One of the most famous proponents of the ’60s psychedelic movement was researcher and former Harvard professor, Richard Alpert, who later became the spiritual teacher Ram Dass. A few years after pioneering some of the first academic studies with LSD and psilocybin, Alpert went on a spiritual journey to the Indian subcontinent. He studied with Neem Karoli Baba, a Hindu guru who taught many students from the States seeking salvation, and gifted Alpert with his new name and path.

Dass devoted the rest of his life to bringing the knowledge he gained from his time in India back to the US. Since then, meditation and Eastern spiritual traditions have permeated psychedelic culture in the West. But researchers are still puzzled by the similarities between meditation and psychedelics. Dass certainly demonstrated that a psychedelic experience may propel someone to become more interested in meditation, but why?

Recently, a paper published by Jake Payne and other researchers from Monash University argues that meditation may be a powerful tool in any psychedelic therapists’ arsenal. That is, meditation should be used to maximise the clinical potential of psychedelic treatments.

The Problems with Psychedelic Therapy

Over the past ten years, there has been a spike in interest in the use of psychedelics to treat mental health issues.
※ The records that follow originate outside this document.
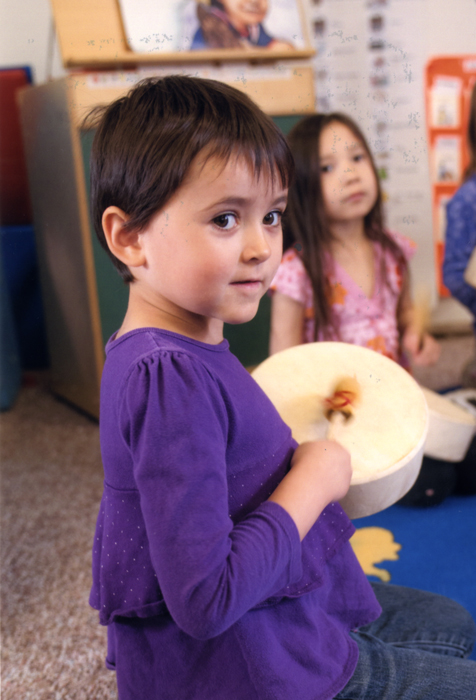 A child participates in a drumming activity in this Head Start classroom.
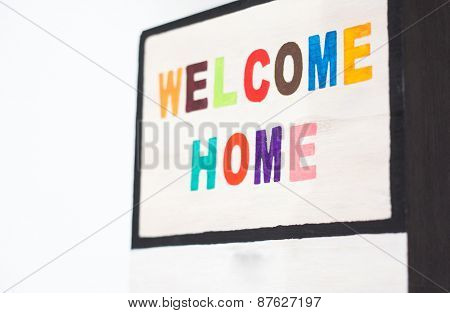 WELCOME HOME sign on wood - colorful letters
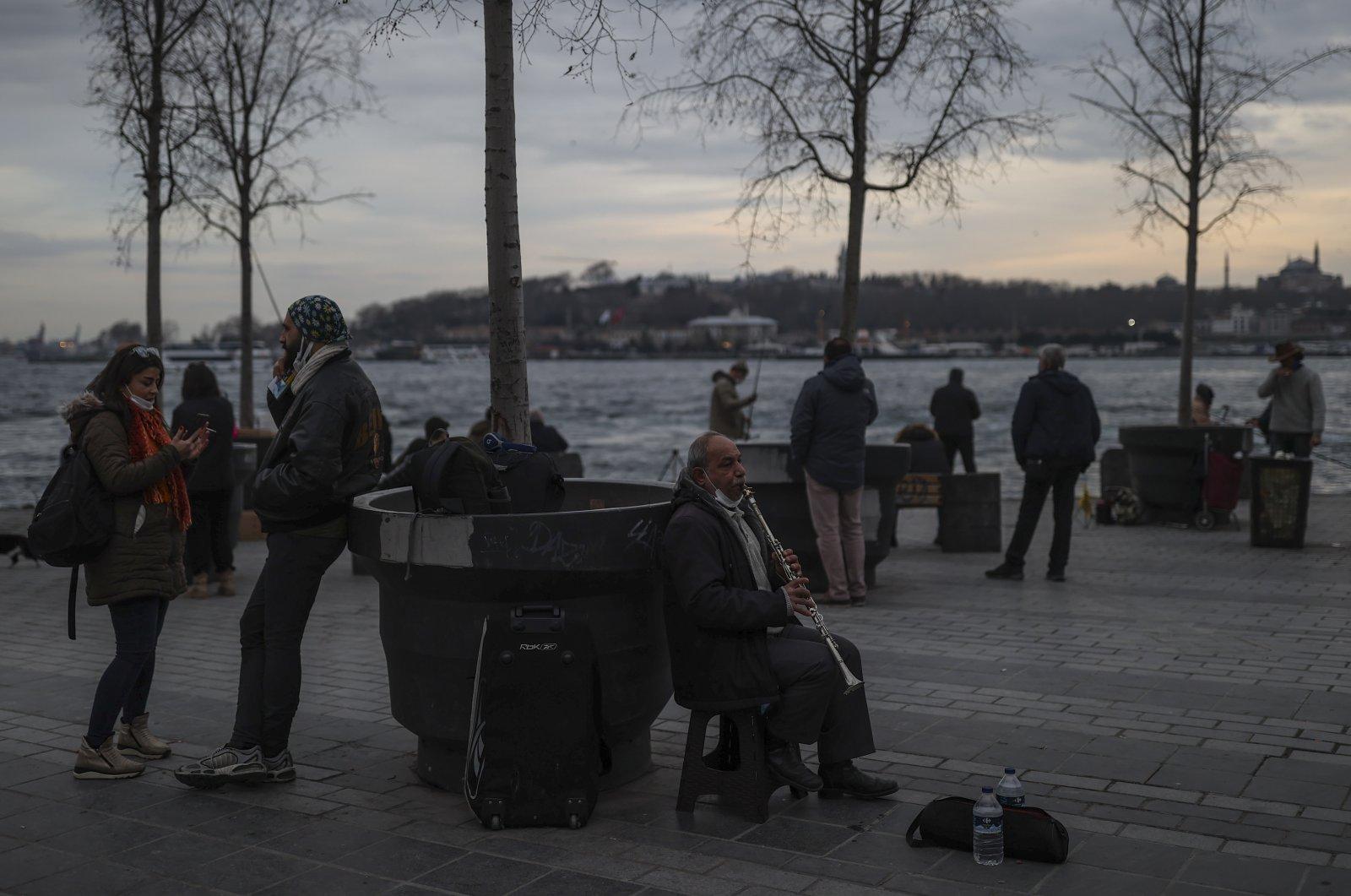 A musician performs while people promenade at the seaside of Karaköy, Beyoğlu, Istanbul, Turkey, Jan. 22, 2021. (AP Photo)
From psilocybin for end-of-life anxiety, to ketamine for major depression, psychedelic researchers are yet to discover the limits of these compounds.

However, psychedelic therapy is an intensive protocol; psilocybin-assisted psychotherapy often comprises one to three ‘dosing sessions’, with the drug being administered in a safe and comfortable space alongside the presence of therapists to act as guides for the trip. These dosing days are sandwiched between preparatory sessions — to ensure the patient is sufficiently ready to take the psychedelic plunge — and integration sessions in order to allow the patient to incorporate any lessons from the psychedelic experience into…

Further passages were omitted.